Formerly known as the Open Network Insights (ONI), the Apache Spot project is an attempt at using machine learning to filter for and detect bad traffic amongst good data, and to characterise the unique behaviour of network traffic with the help of the Hadoop big data framework.
Intel kicked off the project in February this year on Cloudera's cloud computing platform. Anomoli, Centrify, Cloudwick, Cybraics, eBay, Endgame, Jask, Streamsets and Webroot are some of the companies that have contributed to the project.
Spot stores large amounts information in Apache Hadoop, with data from deep packet inspection of domain name system (DNS) traffic, connections, and log files from proxies for processing in the Apache Spark open source cloud computing clustering framework.

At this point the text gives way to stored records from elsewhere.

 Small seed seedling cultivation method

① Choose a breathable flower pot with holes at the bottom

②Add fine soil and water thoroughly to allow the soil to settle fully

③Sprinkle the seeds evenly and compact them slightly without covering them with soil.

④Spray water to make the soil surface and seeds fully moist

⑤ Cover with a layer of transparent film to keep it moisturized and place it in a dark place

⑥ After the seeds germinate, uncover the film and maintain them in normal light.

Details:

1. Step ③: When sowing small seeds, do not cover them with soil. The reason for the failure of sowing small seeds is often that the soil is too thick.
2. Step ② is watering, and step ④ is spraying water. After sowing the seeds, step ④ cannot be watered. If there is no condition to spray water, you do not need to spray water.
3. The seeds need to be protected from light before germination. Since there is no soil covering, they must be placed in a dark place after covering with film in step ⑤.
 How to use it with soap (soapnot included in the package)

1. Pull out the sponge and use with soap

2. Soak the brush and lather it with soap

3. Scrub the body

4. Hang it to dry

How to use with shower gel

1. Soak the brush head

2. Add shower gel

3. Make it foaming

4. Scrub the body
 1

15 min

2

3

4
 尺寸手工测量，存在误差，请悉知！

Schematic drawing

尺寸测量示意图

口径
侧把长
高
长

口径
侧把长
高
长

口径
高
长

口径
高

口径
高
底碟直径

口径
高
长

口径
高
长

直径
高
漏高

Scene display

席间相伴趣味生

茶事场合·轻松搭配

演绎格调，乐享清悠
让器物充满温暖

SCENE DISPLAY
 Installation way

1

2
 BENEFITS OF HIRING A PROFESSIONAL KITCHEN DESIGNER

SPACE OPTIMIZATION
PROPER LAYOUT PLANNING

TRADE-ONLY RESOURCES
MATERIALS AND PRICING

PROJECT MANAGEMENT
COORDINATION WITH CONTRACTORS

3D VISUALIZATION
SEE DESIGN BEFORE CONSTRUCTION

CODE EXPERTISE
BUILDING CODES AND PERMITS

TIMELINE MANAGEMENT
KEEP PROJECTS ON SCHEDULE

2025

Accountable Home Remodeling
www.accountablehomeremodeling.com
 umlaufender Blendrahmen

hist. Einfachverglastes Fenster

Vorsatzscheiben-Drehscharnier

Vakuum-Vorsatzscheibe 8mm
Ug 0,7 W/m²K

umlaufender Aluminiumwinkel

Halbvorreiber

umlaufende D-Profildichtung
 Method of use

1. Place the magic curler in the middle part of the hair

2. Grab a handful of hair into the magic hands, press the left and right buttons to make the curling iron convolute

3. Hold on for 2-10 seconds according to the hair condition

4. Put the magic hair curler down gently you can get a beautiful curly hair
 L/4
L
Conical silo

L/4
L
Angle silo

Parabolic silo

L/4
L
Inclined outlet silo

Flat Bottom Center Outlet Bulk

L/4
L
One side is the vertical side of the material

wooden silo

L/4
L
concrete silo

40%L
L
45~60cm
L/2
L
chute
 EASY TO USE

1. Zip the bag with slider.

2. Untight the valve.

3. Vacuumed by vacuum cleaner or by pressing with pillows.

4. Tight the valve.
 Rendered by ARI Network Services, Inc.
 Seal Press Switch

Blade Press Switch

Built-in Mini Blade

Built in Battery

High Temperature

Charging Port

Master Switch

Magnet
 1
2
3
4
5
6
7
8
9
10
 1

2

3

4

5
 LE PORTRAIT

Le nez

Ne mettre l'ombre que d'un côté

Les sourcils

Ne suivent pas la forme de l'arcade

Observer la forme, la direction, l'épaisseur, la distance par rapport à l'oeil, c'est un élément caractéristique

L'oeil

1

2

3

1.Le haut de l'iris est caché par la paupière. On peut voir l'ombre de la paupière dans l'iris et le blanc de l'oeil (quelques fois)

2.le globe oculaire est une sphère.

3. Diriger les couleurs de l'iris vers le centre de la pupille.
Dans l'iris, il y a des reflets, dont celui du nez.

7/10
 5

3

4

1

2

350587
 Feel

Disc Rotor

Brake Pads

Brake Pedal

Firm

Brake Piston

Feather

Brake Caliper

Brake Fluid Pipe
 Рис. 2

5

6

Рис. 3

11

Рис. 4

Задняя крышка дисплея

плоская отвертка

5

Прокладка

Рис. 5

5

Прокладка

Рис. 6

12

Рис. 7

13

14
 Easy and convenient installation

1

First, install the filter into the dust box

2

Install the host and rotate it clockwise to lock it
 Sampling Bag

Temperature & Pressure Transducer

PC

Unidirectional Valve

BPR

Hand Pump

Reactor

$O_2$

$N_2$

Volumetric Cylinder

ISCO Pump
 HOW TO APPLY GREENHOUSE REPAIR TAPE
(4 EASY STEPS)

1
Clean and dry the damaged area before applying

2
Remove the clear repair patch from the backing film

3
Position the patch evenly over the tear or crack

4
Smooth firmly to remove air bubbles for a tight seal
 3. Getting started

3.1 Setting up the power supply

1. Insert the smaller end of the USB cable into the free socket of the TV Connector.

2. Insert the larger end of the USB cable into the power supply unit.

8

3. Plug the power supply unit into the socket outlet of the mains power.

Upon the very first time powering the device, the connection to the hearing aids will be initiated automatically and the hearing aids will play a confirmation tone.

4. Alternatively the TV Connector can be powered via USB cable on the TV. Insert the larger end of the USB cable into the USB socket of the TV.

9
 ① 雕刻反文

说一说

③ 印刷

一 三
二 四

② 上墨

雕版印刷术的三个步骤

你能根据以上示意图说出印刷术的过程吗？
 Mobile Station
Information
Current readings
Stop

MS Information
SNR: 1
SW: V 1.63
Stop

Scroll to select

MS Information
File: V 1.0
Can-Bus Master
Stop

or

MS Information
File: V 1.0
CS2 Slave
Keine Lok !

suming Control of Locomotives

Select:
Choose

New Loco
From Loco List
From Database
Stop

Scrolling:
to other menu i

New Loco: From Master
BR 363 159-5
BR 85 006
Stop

Machine learning is used to build models of networked systems and how they communicate, selected from billions of collected events that are filtered for noise to provide a shortlist of the most likely security threats.
For threat incident and response scenarios, Apache Spot can gather all the characteristics for a given IP address and build a timeline of all conversations that originated with it.
Analysts can use the processed data in Apache Spot to create storyboards of threat events with interactive visualisations.
Common open data models for security information are included to foster analytics collaboration between enterprises for when new threats appear, and to compare them against historical data sets for greater insight.
Here the project is taking a leaf out of the cyber criminals' book: hackers collaborate with each other through internet forums and share information regularly, something that rarely occurs in the security industry.
Apache Spot can be downloaded from the Github open source repository.